**Activity**
Using the data that follows, output only the lines from the line with "Guide de forage" up to and including the line with "San Francisco 49ers", exactly, leaving pictures aside.

**Dataset entries**
= = = =

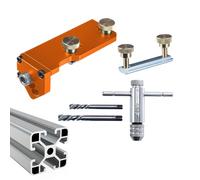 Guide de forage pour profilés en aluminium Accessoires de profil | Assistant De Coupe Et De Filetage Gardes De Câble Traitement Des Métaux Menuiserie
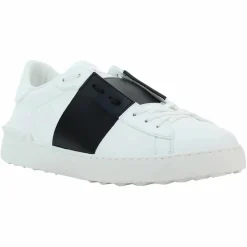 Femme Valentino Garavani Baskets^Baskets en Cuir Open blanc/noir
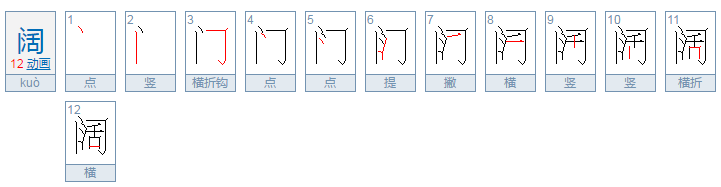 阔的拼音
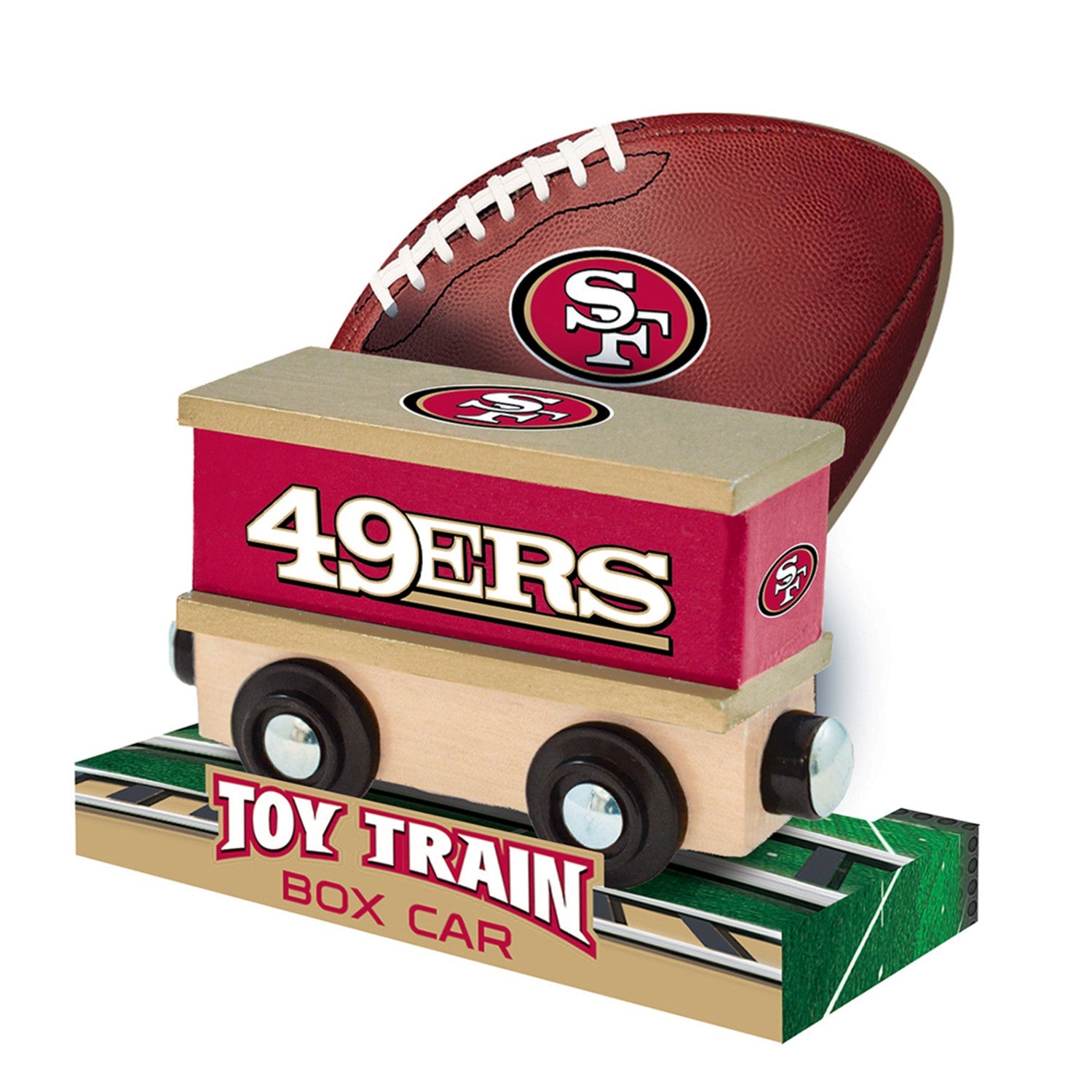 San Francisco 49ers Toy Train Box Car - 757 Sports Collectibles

= = = =

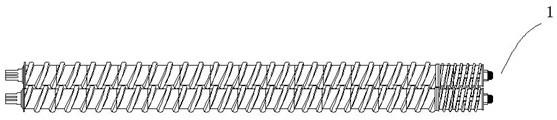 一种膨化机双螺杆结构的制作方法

= = = =

**Task response**
 Guide de forage pour profilés en aluminium Accessoires de profil | Assistant De Coupe Et De Filetage Gardes De Câble Traitement Des Métaux Menuiserie
 Femme Valentino Garavani Baskets^Baskets en Cuir Open blanc/noir
 阔的拼音
 San Francisco 49ers Toy Train Box Car - 757 Sports Collectibles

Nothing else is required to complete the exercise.